Fathia Nkrumah’s Marriage with Kwame Nkrumah and her mother’s reservations

As reported by Frederick, a journalist from the United States who published her book in 1967, Nkrumah had asked his buddy, Alhaji Saleh Said Sinare, one of the first Ghanaian Muslims to study in Egypt, to locate him a Christian wife from Egypt, and Fathia was one of the final five women chosen.

At that point, Kwame Nkrumah proposed to her and she accepted. Her mother was apprehensive about seeing another of her children marry a foreigner and leave the nation, especially after Fathia’s brother had done so with his English bride a few years before.

She claimed that Nkrumah was an anti-colonial hero, similar to Nasser, but that her mother refused to speak with her or give her permission to marry Nkrumah. Following Fathia’s arrival in Ghana on New Year’s Eve 1957, Nkrumah married her at Christianborg Castle in Accra on the evening of New Year’s Eve 1957.

Relocation to Cairo

Fathia Nkrumah was a young mother of three children when her husband was toppled in Ghana’s first successful military coup d’état on February 24, 1966, leaving her to care for her children.

She was forced to relocate her children to Cairo, where they would be raised while her husband was in exile in Guinea.

Her children have all gone on to have successful careers in the political field. From 2011 to 2015, her daughter, Samia Nkrumah, served as the chairperson of the Convention People’s Organization (CPP), the Ghanaian political party founded by her father.

Death: Is Fathia Nkrumah alive?

She passed away on May 31, 2007, in Badrawy Hospital in Cairo, following a period of sickness. Fathia had suffered a stroke earlier that day.

On June 1, 2007, Pope Shenouda III officiated at a memorial service in the Coptic Orthodox Cathedral Church in Cairo, where she was laid to rest. Her body remains were then flown to Ghana for a state funeral at the State House, after which she was interred next to her husband at the Kwame Nkrumah Memorial Park, in accordance with her “lifelong request.”

Kwame Nkrumah’s children

Fathia Nkrumahgave birth to three children during their marriage: Gamal (born 1959), Samia (born 1960), and Sekou (born 1962). (born 1963).

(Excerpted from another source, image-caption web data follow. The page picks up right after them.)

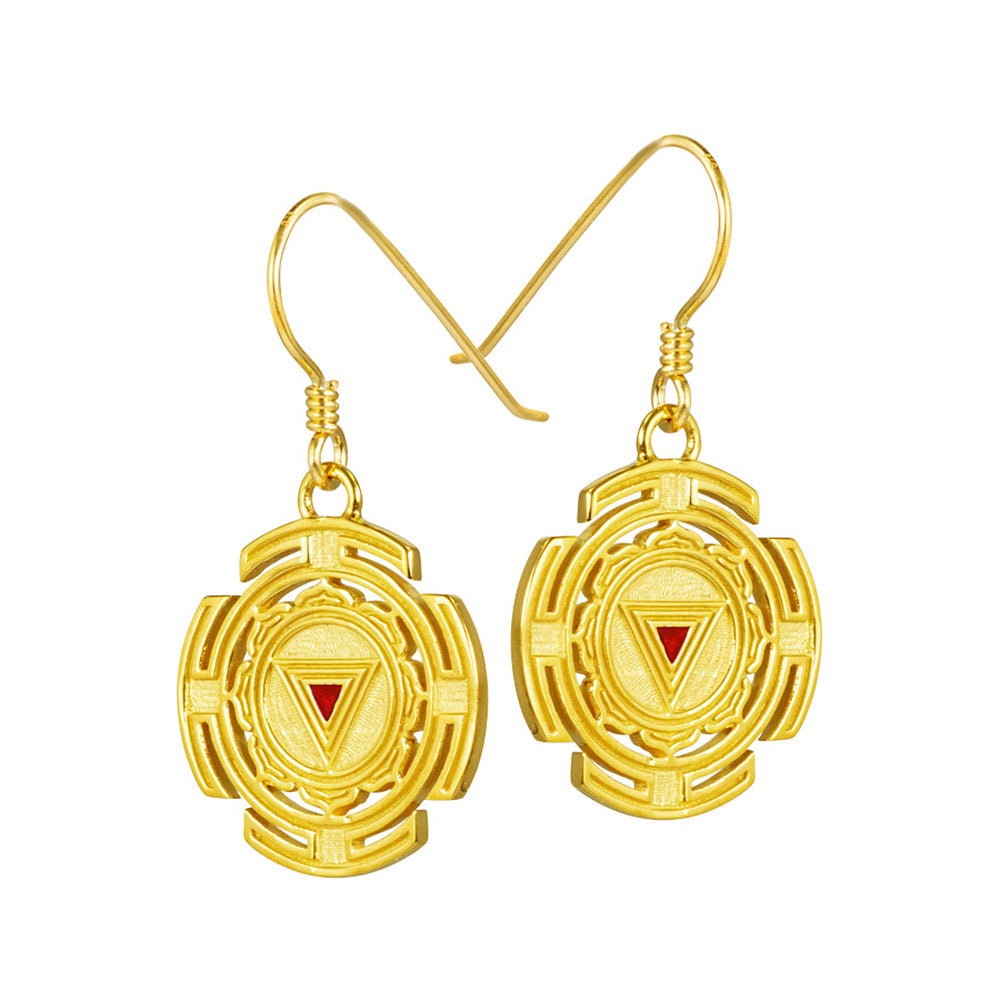 Gold-plated Kali Yantra earrings  by ETERNAL BLISS - Spiritual Jewellery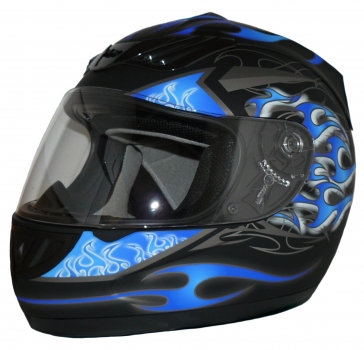 Motorradhelm Integralhelm matt schwarz blaue Flammen H510-BF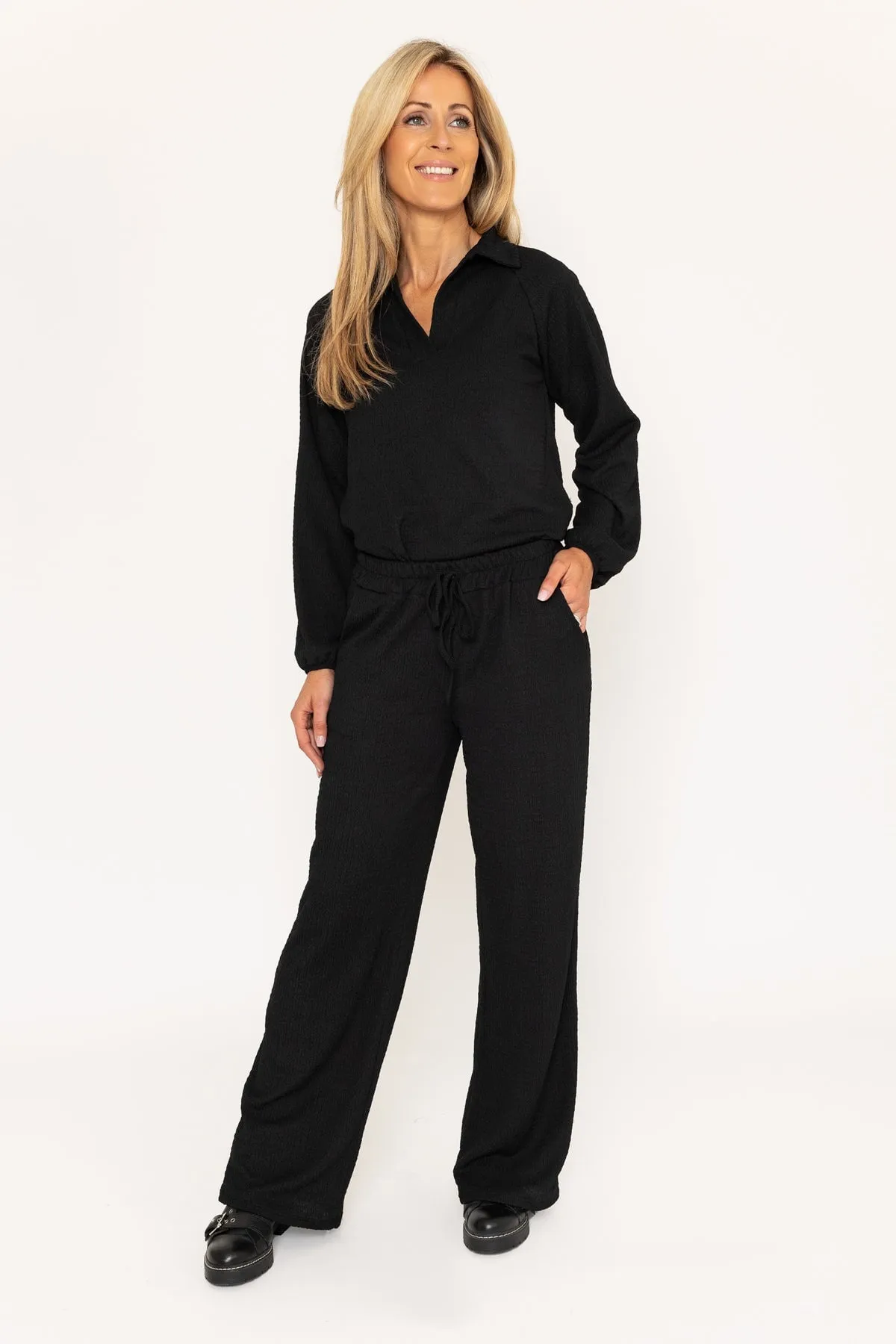 Black Textured Wide Leg Trousers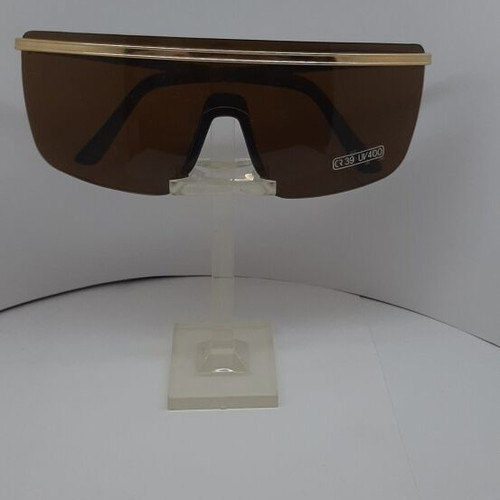 Sunglasses like new, black frame with gold details and brown lenses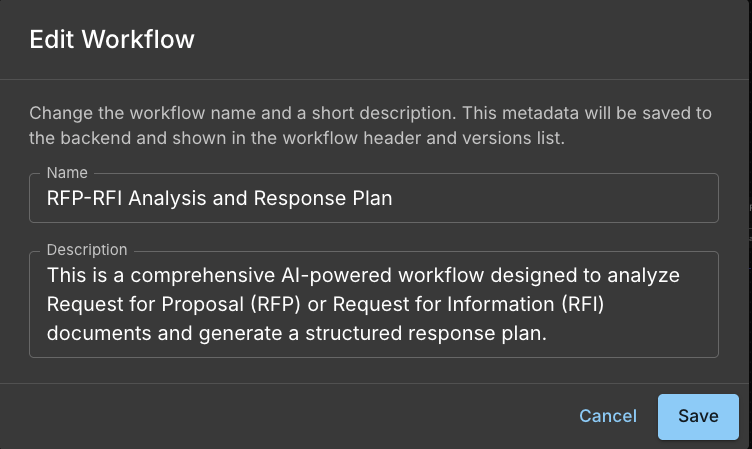 Workflow Name and Description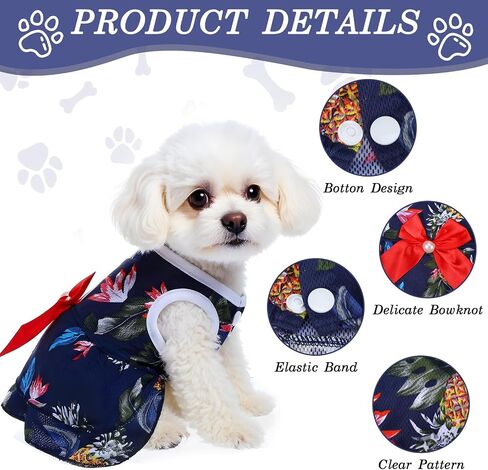 8 Pcs Summer Hawaiian Dog Dresses, Dog Bowknot Dresses Cute Hawaii Puppy Dress Soft Lightweight Clothes Princess Outfits Pet Skirts for Girl Dogs Beach Parties(Medium) in Saudi Arabia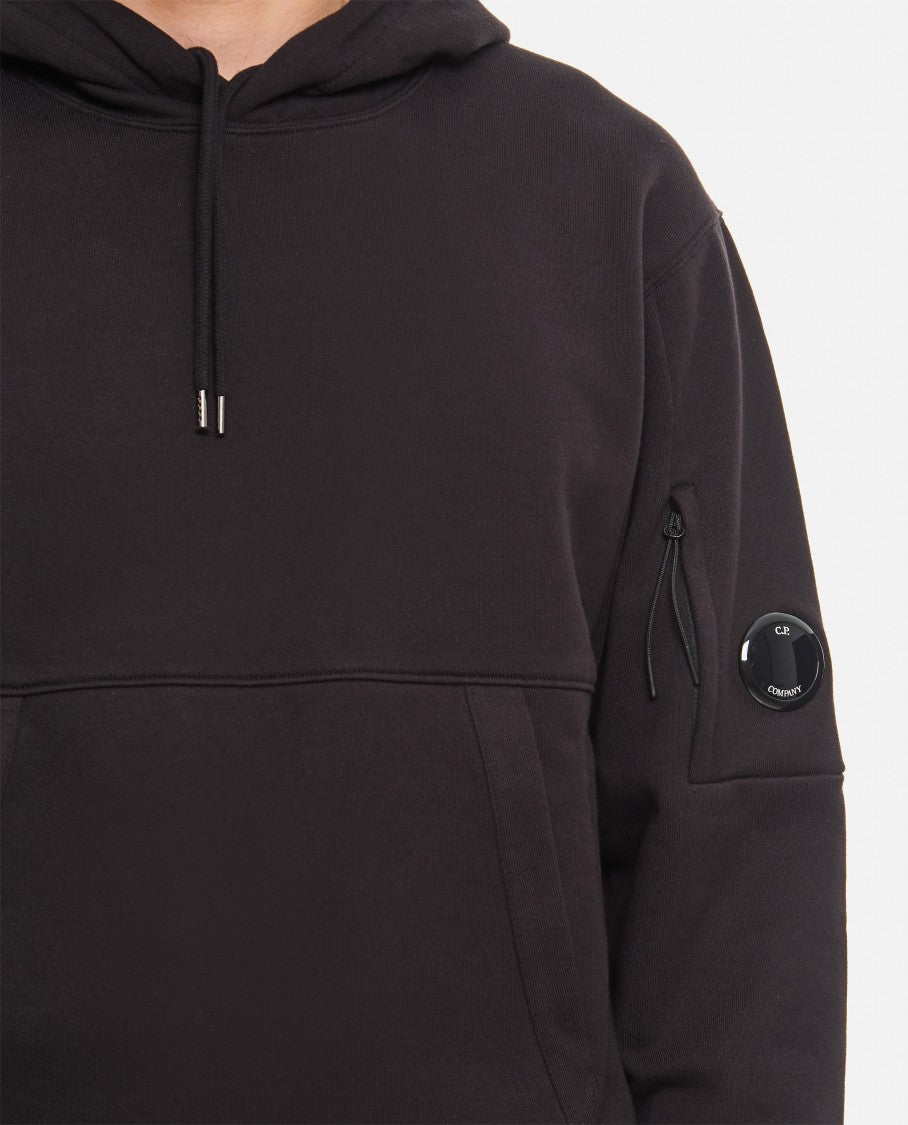 C.P. Company Black Hoodie With Logo Lens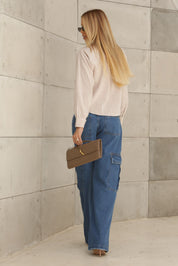Calça Jeans Frysaide Azul Wide Leg Cargo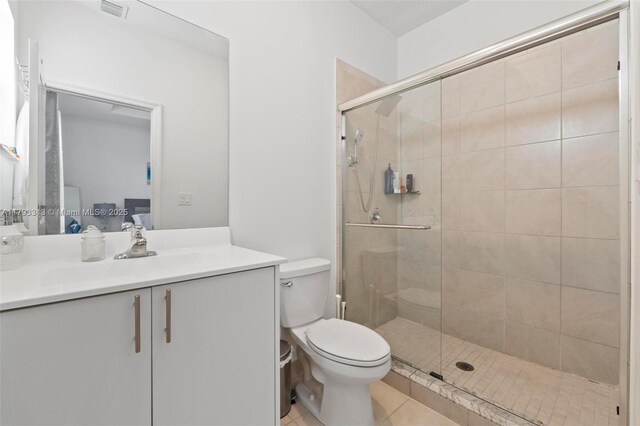 12901 SW 232nd Ln, Homestead, FL 33032 - bathroom with visible vents, tile patterned flooring, a shower stall, vanity, and toilet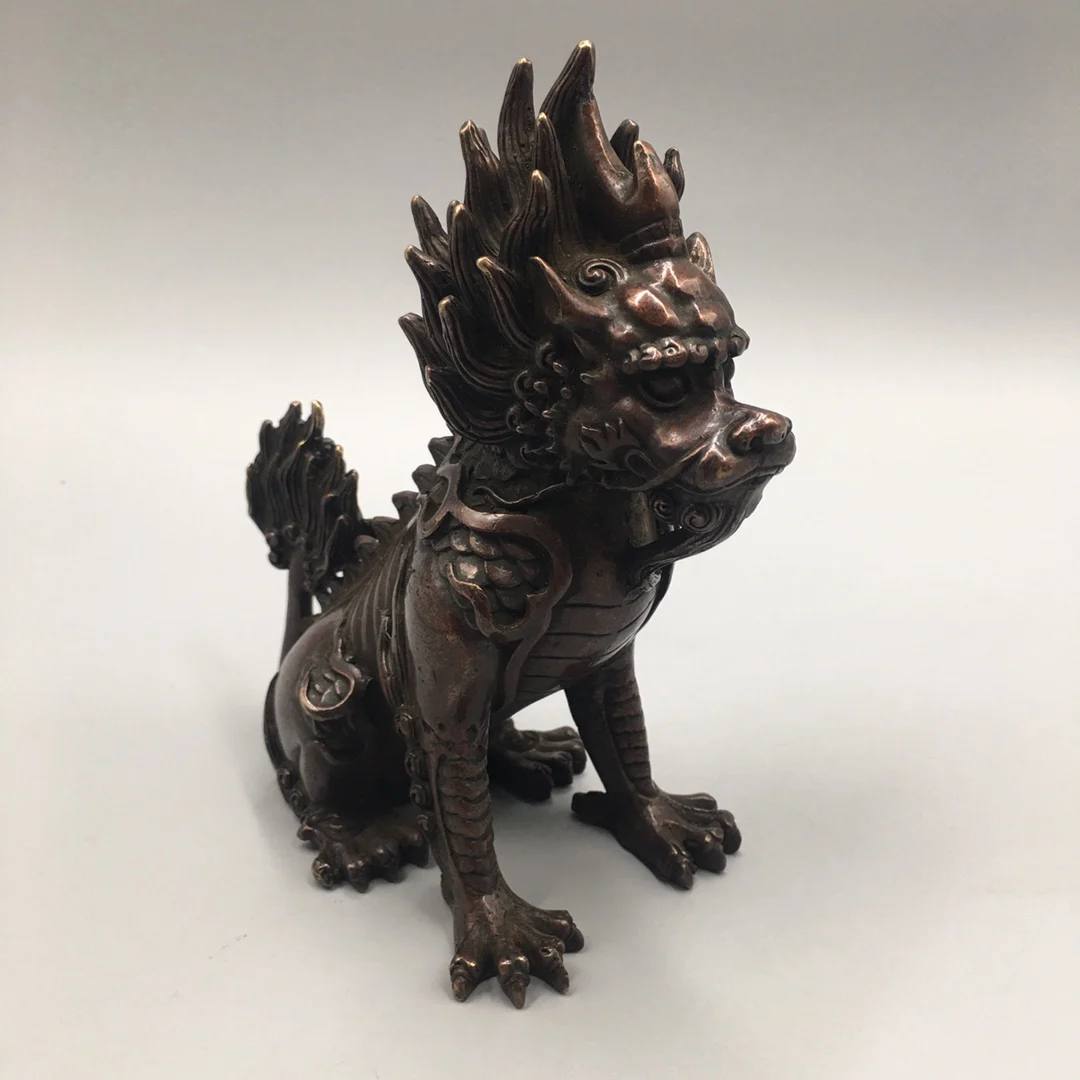 

Exquisite antique pure copper lucky unicorn ornament
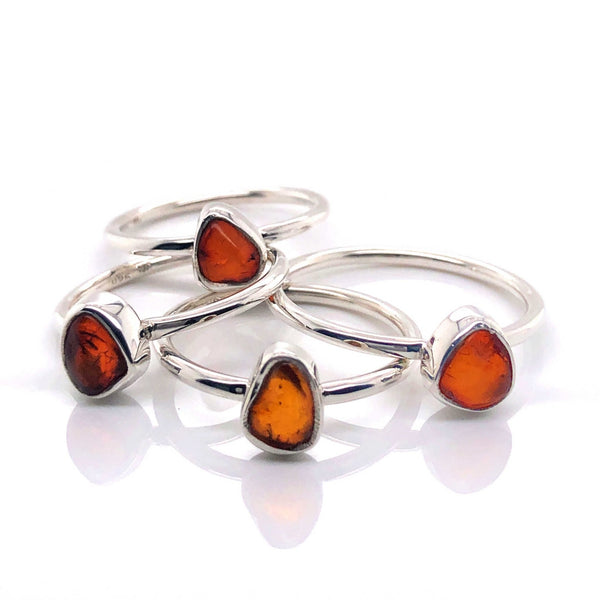 Carnelian Amber Topaz sterling discount silver ring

Gamal works as a journalist for a newspaper, whereas Samia and Sekou are politicians.

Gamal Gorkeh Nkrumah

A Ghanaian journalist and Pan-Africanist, Gamal Gorkeh Nkrumah (born 1959) serve as the editor of Al Ahram Weekly, a weekly publication published in Egypt. The eldest of the Nkrumahs’ three sons, he is the son of Ghana’s first president, Kwame Nkrumah, and his Egyptian wife, Fathia Nkrumah.

He got his doctorate in political science from the School of Oriental and African Studies in London, where he had been studying since his childhood. He began his career as a political writer at Al-Ahram Weekly in Cairo, where he stayed for more than 10 years.

Samia Yaba Christina Nkrumah

Samia Yaba Christina Nkrumah was born on the 23rd of June, 1960, in Accra, Ghana. She is a politician in Ghana who serves as the chairman of the Convention People’s Party (CPP). She won the Jomoro constituency seat in the 2008 parliamentary election on her first attempt. She is the daughter and the second child of Kwame Nkrumah.

Sekou Nkrumah

Sekou Nkrumah is the youngest of Kwame Nkrumah’s children.

He was given this name in honor of Sekou Toure, the President of Guinea and a close friend of Kwame Nkrumah.

Sekou received his education at Achimota School in Romania as well as the University of Bucharest. He married a Romanian woman during his time there.